ガス給湯器のリモコンに表示される「888」は、多くの機種で故障そのものではなく、使用年数や使用回数が一定の目安に達したことを知らせる点検表示です。表示された瞬間に交換が必要とは限りませんが、経年劣化を確認せず、表示だけを消して使い続けるのはおすすめできません。
まずリモコンと本体銘板でメーカー名・型番を確認し、888以外の表示や異音、異臭、湯温の乱れなどがないかを見ます。そのうえで、メーカーの型番別案内に従って点検や解除の可否を確認してください。解除方法はメーカーや機種で異なるため、全機種共通の操作として案内することはできません。
まず確認したい結論
888は、多くのガス給湯器で約10年相当の使用時期などを知らせる点検表示です。故障コードとは限りませんが、解除前にメーカー・型番と異常の有無を確認してください。異臭や異音、煙、湯温異常などがあれば使用を止め、表示だけを解除せず点検を依頼します。異常がなくても、メーカーの型番別案内を確認し、点検結果を踏まえて修理か交換かを判断するのが基本です。
ガス給湯器の888は故障ではなく点検時期のお知らせが多い
リモコンの「888」は、多くのガス給湯器で使用年数や使用回数が一定の目安に達したことを知らせる点検表示です。燃焼不良や部品故障の発生箇所を直接示す一般的な故障コードとは性格が異なり、888が出たことだけで給湯器が壊れた、すぐ交換しなければならないとは判断できません。
メーカーによっては「88」と表示される機種もあります。表示条件は単純な経過年数だけとは限らず、通電時間や使用回数など、機器側が管理する条件に基づく場合があります。そのため、設置から正確に10年経過した日に必ず表示されるわけではありません。使用頻度などによって表示時期が前後することもあります。
一方、点検表示は、長期間使用した機器の状態を確認するきっかけでもあります。表示が解除できる機種であっても、解除は機器内部の劣化を解消する作業ではありません。888を消せるかどうかと、点検せずに使い続けてよいかどうかは別の問題として考える必要があります。
メーカー名が指定されていない状態では、888の意味や解除操作を全機種共通とは断定できません。最初に給湯器本体のメーカーと型番を特定し、その機種に対応した案内を確認してください。
888が出たら、解除操作より先に異常の有無を確認する
888だけが表示され、お湯が通常どおり出ていると、すぐに表示を消したくなるかもしれません。しかし、最初に見るべきなのは解除方法ではなく、現在の給湯器に危険を疑う症状がないかです。点検表示と同じ時期に、別の不具合が重なっている可能性も否定できません。
ガス臭、焦げ臭さ、煙、すす、普段と違う大きな音、機器周辺からの水漏れなどがある場合は、使用を中止してください。ガス臭がするときは火気を使わず、照明や換気扇などの電気スイッチにも触れないで、可能な範囲で窓や戸を開けてください。安全な場所へ移動したうえで、契約しているガス事業者の緊急窓口などへ連絡します。

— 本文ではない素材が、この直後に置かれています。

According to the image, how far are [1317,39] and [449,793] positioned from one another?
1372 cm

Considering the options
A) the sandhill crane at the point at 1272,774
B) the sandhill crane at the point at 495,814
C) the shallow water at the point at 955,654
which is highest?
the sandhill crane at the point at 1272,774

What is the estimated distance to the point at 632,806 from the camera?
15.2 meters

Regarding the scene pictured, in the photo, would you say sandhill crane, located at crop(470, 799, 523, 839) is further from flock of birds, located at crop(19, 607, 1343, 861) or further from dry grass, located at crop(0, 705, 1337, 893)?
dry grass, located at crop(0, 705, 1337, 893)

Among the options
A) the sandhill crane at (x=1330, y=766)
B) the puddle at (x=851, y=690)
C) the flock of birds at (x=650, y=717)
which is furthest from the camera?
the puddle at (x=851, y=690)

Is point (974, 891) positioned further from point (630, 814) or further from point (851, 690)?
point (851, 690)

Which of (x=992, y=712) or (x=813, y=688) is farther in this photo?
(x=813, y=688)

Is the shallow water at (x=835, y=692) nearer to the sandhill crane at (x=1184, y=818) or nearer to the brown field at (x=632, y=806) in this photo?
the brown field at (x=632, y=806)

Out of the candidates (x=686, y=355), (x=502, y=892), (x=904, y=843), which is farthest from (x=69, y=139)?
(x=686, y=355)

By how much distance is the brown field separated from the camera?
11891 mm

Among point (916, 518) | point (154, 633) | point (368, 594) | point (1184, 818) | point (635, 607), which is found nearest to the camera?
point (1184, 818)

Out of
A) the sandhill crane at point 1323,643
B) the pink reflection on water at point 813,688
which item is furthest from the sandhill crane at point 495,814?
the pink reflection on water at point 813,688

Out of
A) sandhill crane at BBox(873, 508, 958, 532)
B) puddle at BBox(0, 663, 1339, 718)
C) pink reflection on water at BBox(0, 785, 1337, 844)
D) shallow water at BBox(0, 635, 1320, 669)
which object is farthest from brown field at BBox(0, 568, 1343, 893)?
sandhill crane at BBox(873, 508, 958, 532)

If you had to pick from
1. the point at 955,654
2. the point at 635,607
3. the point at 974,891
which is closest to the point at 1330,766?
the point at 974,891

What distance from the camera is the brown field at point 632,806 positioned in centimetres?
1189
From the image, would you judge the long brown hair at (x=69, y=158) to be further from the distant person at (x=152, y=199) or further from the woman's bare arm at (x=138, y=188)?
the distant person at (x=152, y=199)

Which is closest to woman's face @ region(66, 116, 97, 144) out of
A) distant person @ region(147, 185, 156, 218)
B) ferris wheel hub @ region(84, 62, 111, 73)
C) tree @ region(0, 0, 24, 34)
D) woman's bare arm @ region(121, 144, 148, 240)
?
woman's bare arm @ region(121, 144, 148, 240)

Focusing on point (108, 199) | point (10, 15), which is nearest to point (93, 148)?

次のような症状がある場合も、888だけの問題として扱わず、運転を止めて点検を相談するのが安全です。
- 888とは別の数字や記号も表示されている
- お湯が急に水になる、設定温度と大きく異なるなど、湯温が安定しない
- 着火しにくい、運転中に何度も停止する
- 以前にはなかった振動音、破裂音のような音、連続した異音がある
- 給湯器本体や排気口の周辺に変色、すす、異常な熱気が見られる
- 本体や配管の周辺から水が漏れている
異常を感じない場合でも、排気口へ顔を近づけたり、カバーを外して内部を確認したりする必要はありません。目視できる範囲とリモコン表示を確認し、メーカー・型番の特定へ進みます。
メーカー名と型番を確認しないと解除方法を決められない
888の表示条件や案内内容は、メーカーだけでなく機種や製造時期によっても異なります。インターネット上で見つけた別機種の解除操作を試す前に、給湯器本体の銘板を確認してください。
銘板は本体正面や側面など、外から見える位置に貼られていることがあります。確認したいのはメーカー名、型番、製造番号、製造時期です。文字が薄い場合は、明るい時間帯にスマートフォンで撮影し、拡大すると読み取りやすくなります。高所や足場の悪い場所に設置されている場合は、無理に近づかないでください。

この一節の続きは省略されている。